WHAT THE TASK REQUIRES:
From the data below, please reproduce exactly everything from the line that contains "4. The responses" down to the line that contains "4、充分发挥优秀家长的示范、辐射作用，积极培养家长的先进典型。", with both ends included.

RECORDS SUPPLIED:

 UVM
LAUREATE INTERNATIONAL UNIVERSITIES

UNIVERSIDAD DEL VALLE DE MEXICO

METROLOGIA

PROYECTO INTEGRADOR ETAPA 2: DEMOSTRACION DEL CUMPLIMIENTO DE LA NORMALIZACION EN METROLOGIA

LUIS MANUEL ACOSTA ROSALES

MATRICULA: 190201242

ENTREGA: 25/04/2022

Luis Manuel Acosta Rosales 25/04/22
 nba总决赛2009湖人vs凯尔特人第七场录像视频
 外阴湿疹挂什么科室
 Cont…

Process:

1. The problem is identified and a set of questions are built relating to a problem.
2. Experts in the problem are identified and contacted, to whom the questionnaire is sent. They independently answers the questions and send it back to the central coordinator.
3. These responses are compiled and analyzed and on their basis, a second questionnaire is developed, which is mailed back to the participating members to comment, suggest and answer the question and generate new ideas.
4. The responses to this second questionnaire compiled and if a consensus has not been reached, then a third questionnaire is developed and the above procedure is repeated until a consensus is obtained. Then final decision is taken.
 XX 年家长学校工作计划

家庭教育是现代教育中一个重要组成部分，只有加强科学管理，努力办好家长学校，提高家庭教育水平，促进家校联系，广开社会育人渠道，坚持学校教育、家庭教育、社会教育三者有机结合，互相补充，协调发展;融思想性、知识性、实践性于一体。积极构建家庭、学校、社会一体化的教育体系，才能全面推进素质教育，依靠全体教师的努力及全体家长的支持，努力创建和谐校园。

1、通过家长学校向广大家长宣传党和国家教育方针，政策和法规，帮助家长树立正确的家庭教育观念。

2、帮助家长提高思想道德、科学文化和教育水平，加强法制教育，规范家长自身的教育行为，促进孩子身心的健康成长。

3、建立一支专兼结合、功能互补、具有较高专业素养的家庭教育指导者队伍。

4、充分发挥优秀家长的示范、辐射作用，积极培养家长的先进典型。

---

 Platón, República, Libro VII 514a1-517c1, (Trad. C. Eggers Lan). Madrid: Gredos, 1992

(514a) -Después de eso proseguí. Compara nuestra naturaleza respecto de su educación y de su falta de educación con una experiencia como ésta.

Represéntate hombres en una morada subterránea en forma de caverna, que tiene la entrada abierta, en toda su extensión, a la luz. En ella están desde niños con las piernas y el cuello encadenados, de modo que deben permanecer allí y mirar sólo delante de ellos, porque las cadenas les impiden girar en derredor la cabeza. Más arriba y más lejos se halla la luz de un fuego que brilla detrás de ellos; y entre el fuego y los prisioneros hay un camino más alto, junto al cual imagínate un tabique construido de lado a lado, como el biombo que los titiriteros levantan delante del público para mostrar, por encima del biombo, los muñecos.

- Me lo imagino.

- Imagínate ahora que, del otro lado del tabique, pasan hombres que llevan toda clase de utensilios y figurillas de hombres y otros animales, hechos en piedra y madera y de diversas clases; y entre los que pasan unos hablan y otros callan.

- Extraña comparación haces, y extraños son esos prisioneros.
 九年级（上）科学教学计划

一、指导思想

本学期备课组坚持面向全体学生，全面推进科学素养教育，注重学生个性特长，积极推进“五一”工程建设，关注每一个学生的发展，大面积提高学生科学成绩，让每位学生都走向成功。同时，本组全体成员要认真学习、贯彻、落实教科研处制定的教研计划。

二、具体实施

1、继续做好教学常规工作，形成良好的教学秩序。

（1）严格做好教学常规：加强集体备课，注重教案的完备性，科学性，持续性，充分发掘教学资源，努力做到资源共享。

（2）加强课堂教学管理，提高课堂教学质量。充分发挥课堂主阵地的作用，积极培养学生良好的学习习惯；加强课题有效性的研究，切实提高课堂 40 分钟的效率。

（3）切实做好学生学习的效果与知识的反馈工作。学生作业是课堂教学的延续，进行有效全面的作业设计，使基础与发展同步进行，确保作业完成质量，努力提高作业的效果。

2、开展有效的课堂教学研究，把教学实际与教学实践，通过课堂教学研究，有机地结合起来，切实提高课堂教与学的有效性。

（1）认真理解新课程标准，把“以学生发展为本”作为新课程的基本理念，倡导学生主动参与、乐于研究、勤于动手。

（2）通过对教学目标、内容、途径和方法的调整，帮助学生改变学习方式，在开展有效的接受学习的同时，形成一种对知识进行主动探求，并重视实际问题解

FINAL ANSWER:
4. The responses to this second questionnaire compiled and if a consensus has not been reached, then a third questionnaire is developed and the above procedure is repeated until a consensus is obtained. Then final decision is taken.
 XX 年家长学校工作计划

家庭教育是现代教育中一个重要组成部分，只有加强科学管理，努力办好家长学校，提高家庭教育水平，促进家校联系，广开社会育人渠道，坚持学校教育、家庭教育、社会教育三者有机结合，互相补充，协调发展;融思想性、知识性、实践性于一体。积极构建家庭、学校、社会一体化的教育体系，才能全面推进素质教育，依靠全体教师的努力及全体家长的支持，努力创建和谐校园。

1、通过家长学校向广大家长宣传党和国家教育方针，政策和法规，帮助家长树立正确的家庭教育观念。

2、帮助家长提高思想道德、科学文化和教育水平，加强法制教育，规范家长自身的教育行为，促进孩子身心的健康成长。

3、建立一支专兼结合、功能互补、具有较高专业素养的家庭教育指导者队伍。

4、充分发挥优秀家长的示范、辐射作用，积极培养家长的先进典型。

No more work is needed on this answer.